An individual located in the United States may also be served in accordance with “state law for serving a summons in an action brought in courts of general jurisdiction in the state where the district court is located or where service is made . . . .” Fed.R.Civ.P. 4 (e)(1).

MicroBilt filed a Summons which was returned executed demonstrating that Defendant Shirah was personally served in a Walmart parking lot in Morgantown, North Carolina on January 24, 2019. (ECF No. 8.) See Super 8 Worldwide, Inc. v. Kusum, LLC, No. 13-5603, 2015 WL 7761061, at *3 (D.N.J. Dec. 1, 2015) (affidavits demonstrating that the summonses were returned executed established proper service on individual defendants). Indeed, Defendant Shirah acknowledged that he was served with a Summons and Complaint on that date. (ECF No. 15 at 1.) Moreover, Defendant Shirah appeared in this action and has, at no point, objected to service of process. “Making an appearance in a case is the equivalent of process and service, and waives all objections to process or service, submitting the appearing defendant to such jurisdiction as the court is competent to exercise.” First Guar. Mortg. Corp. v. Kirkpatrick-Brooks, No. 18-14567, 2018 WL 6933416, at *2 (D.N.J. Dec. 14, 2018), report and recommendation adopted, No. 1814567, 2019 WL 113723 (D.N.J. Jan. 3, 2019) (citations omitted). Accordingly, MicroBilt has established by a preponderance of the evidence that Defendant Shirah was properly served in compliance with Rule 4.

2. Jurisdiction

The Court next turns to whether it may exercise subject matter jurisdiction over this case and personal jurisdiction over the parties. District courts shall have original jurisdiction “of all civil actions arising under the Constitution, laws, or treaties of the United States,” (also known as federal question jurisdiction), 28 U.S.C. § 1331, and “of all civil actions where the matter in controversy exceeds the sum or value of $75,000 . . . and is between . . . citizens of different States . . .,” (also known as diversity jurisdiction). 28 U.S.C. § 1332(a). The Court has subject matter jurisdiction over this action based on diversity: MicroBilt is incorporated in Delaware, headquartered in New Jersey, and has a principal place of business in Georgia, while Defendants are citizens of North Carolina, and the amount in controversy exceeds $75,000. (See Compl. at *1; see also ECF No. 9 at *11 (showing, in an exhibit to the Complaint, addresses for Defendants in Morgantown, North Carolina); ECF No. 81 (in granting default judgment against Defendant Bail Integrity, Judge Shipp previously found that the Court had subject matter jurisdiction over this action).)
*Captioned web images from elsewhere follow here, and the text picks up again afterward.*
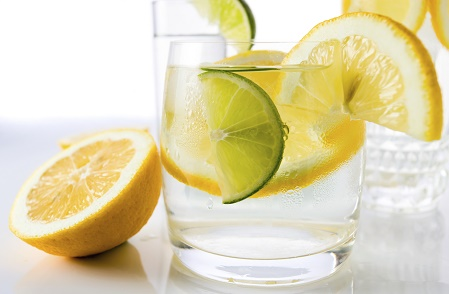 drinks with lemon and lime, shot on reflective white background.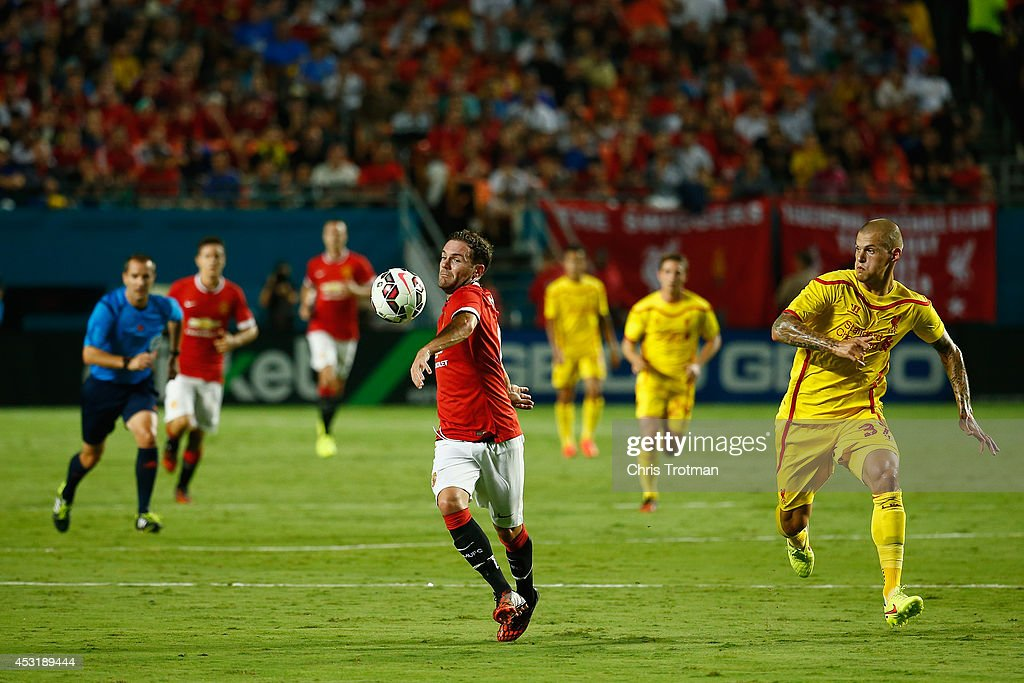Juan Mata #8 of Manchester United battles with (R) Martin Skrtel #37 of Liverpool in the Guinness International Champions Cup 2014 Final at Sun Life Stadium on August 4, 2014 in Miami Gardens, Florida.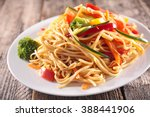 fried noodles and vegetables | Shutterstock . vector #388441906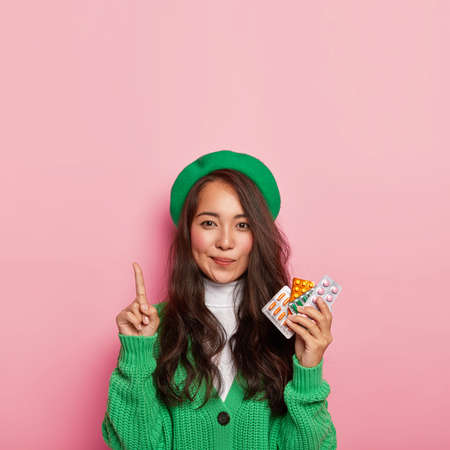 Photo of adorable woman points above, holds painkillers, has problems with health, shows way to chemists shop, dressed in green fashionable outfit, isolated on pink. People, disease, curing concept
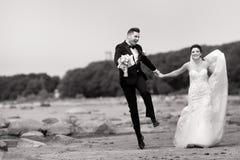 Счастливые молодые пары свадьбы имея потеху на пляже Черно-белый стоковое изображение
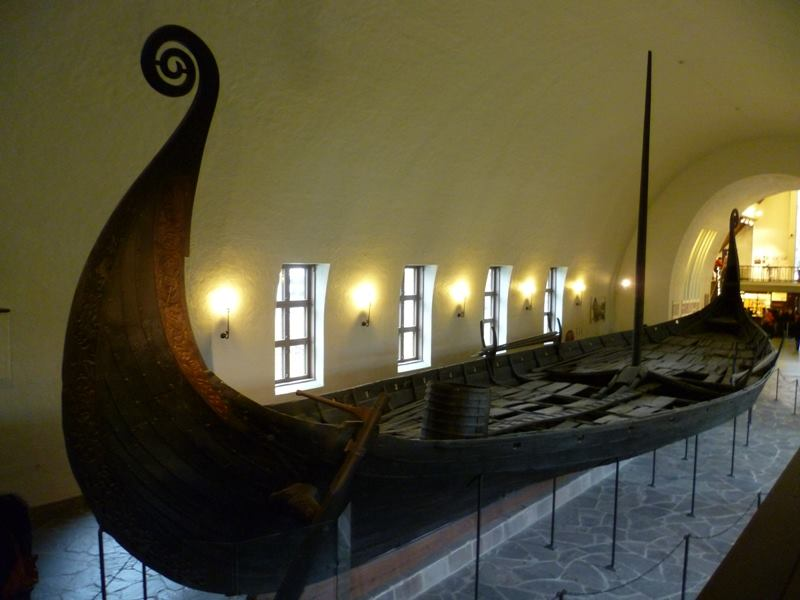 a large room with Viking Ship Museum in the background
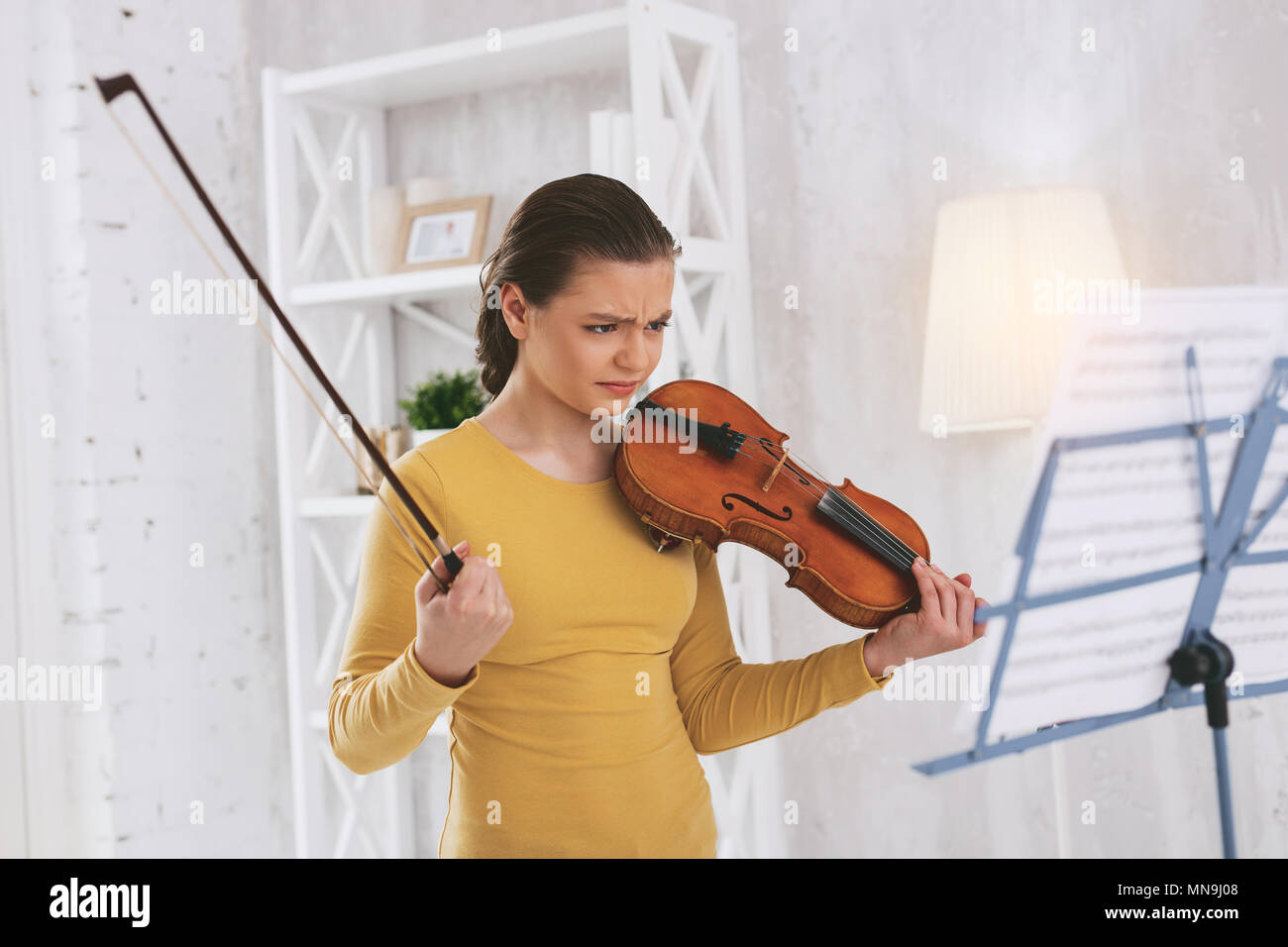 Angry girl looking at notes - Stock Image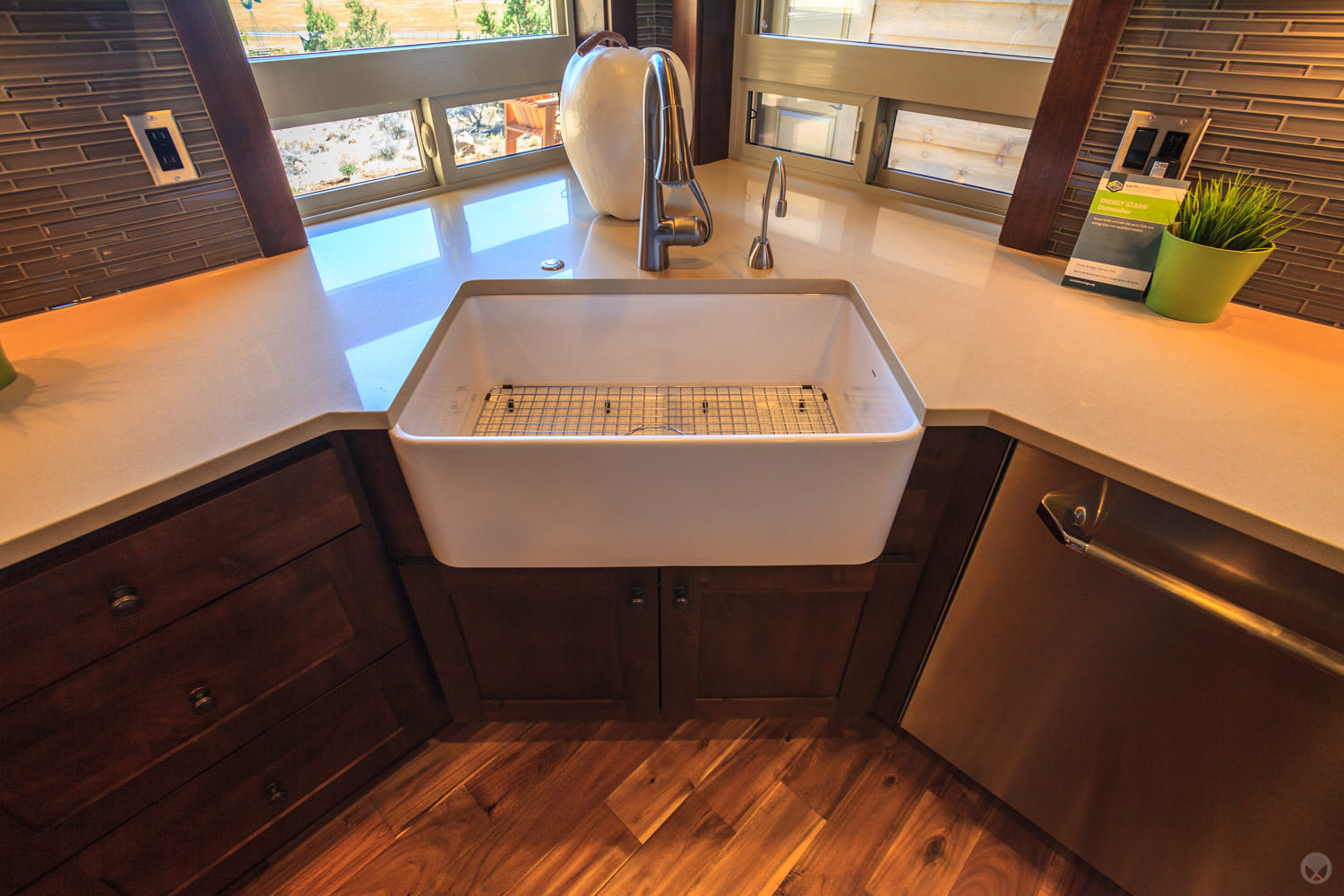 A porcelain farm sink. Also note: Shaker-style cabinets, stainless steel appliances, and subway tile backsplash.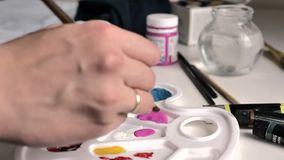Female hand dunks the brush in pink paint in the palette, then mixes it with white vector illustration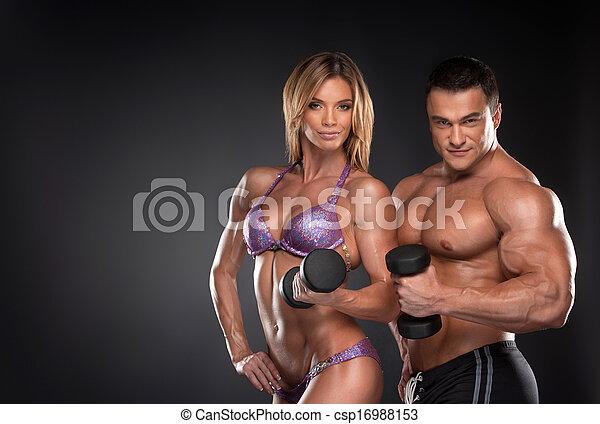 Un par de culturistas bien entrenados con pesas. Mujer y hombre de pie sobre fondo negro - csp16988153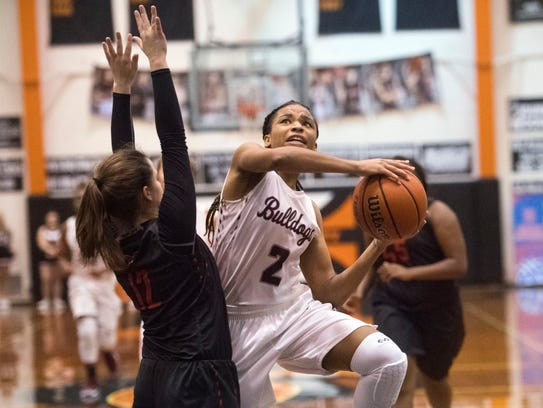 Bearden's Trinity Lee attempts to score while defended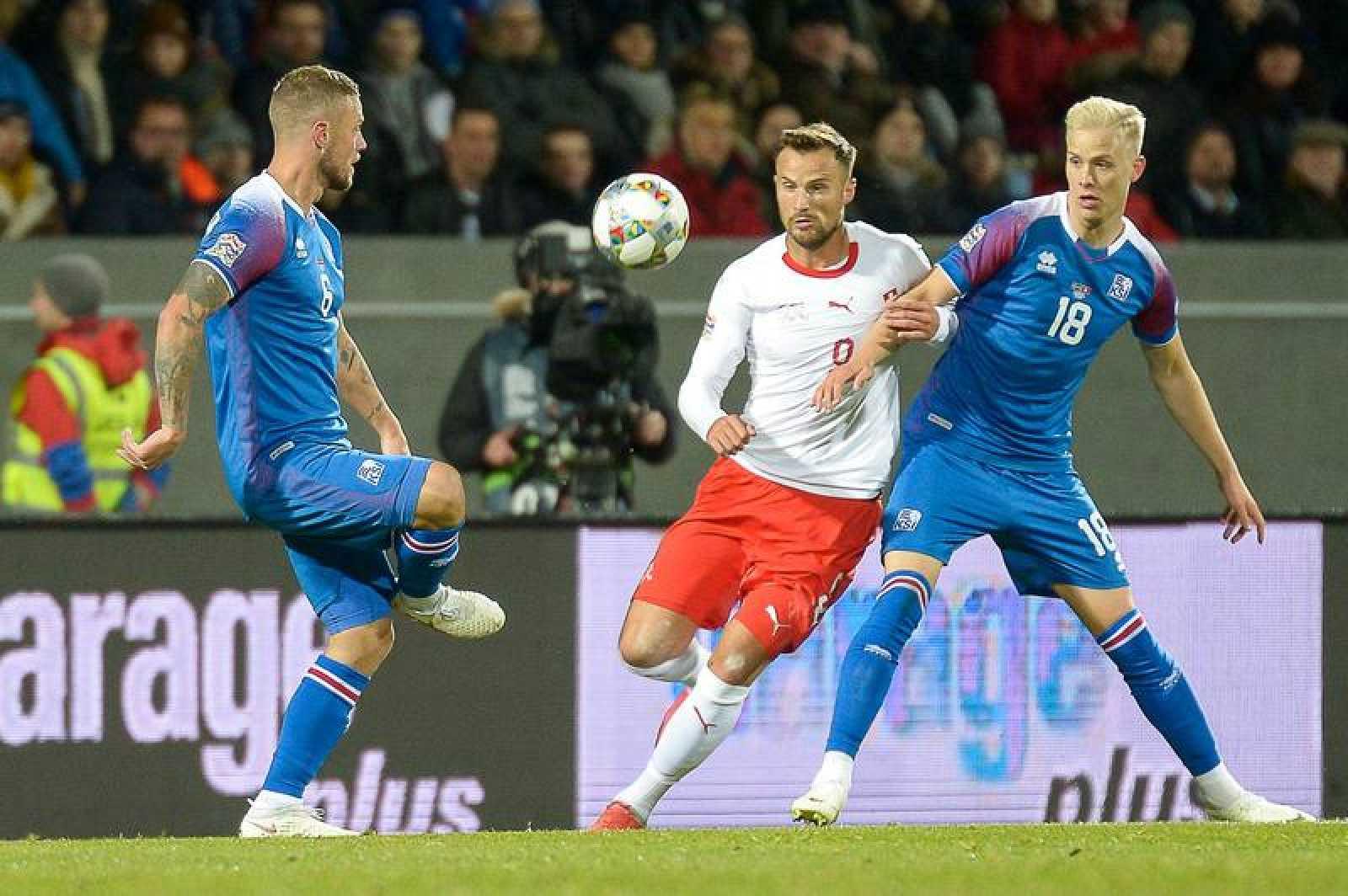 El suizo Freuler pelea por el balón con los islandeses Sigurdsson (i) y Magnusson (d)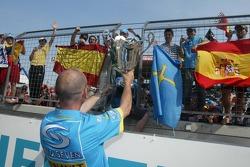 Fernando Alonso's fans are shown the winning trophy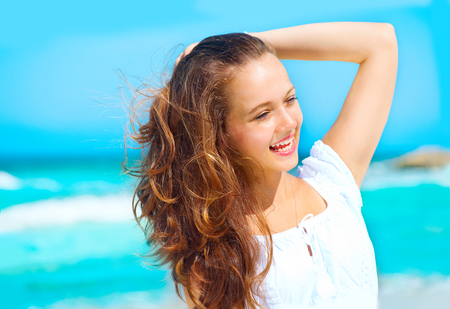 water wave: Beauty young healthy woman enjoying vacation over ocean background. Caribbean holidays Stock Photo
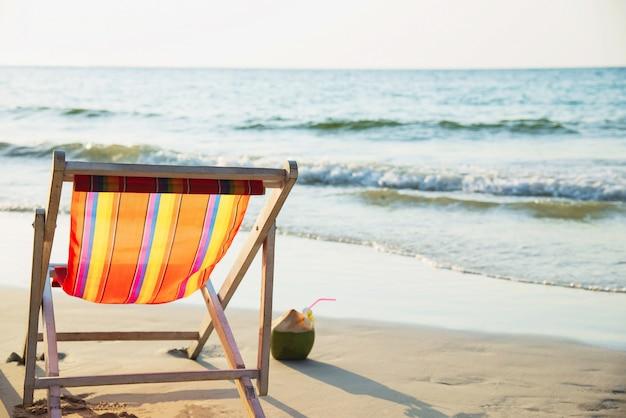 Ontspan ligstoel met verse kokosnoot op schoon zandstrand met blauwe overzees en duidelijke hemel - de overzeese aard ontspant concept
Turning to personal jurisdiction, “[o]n a motion for default judgment, the Court takes as true all well-pleaded jurisdictional allegations in the Complaint to assess whether Plaintiff[] ha[s] made a prim a facie showing of personal jurisdiction.” Victory's Dawn, Inc. v. Clemons, No. 219744, 2022 WL 3402491, at *3 (D.N.J. Aug. 12, 2022) (citing Allaham v. Naddaf, 635 Fed.Appx. 32, 36-37 (3d Cir. 2015)). MicroBilt alleges that the Court has personal jurisdiction over Defendants based on a forum-selection clause contained the contractual agreement between the parties. (Compl. ¶¶ 2-3.) Defendant Shirah, along with Defendant Bail Integrity, previously moved to dismiss this case under Federal Rule of Civil Procedure 12(b)(2) for lack of personal jurisdiction. (ECF No. 18.) As for Defendant Shirah, he contended that the Court did not have personal jurisdiction over him because he did not sign the contract in his individual capacity and did not purposely avail himself of the privileges and benefits of New Jersey's laws. (Id. at 10-12.) Judge Shipp rejected Defendant Shirah's argument, finding that, as the owner of Bail Integrity, Shirah derived a direct benefit from the contractual relationship between the parties, and it was foreseeable that he would be bound by the forum selection clause in the contract between his wholly owned company and MicroBilt. (ECF No. 22 at 10.) Thus, Judge Shipp found that Defendant Shirah was subject to the Court's personal jurisdiction. (Id.) Under the law of the case doctrine, the Court adopts Judge Shipp's reasoning and finds that it may exercise personal jurisdiction over Defendant Shirah.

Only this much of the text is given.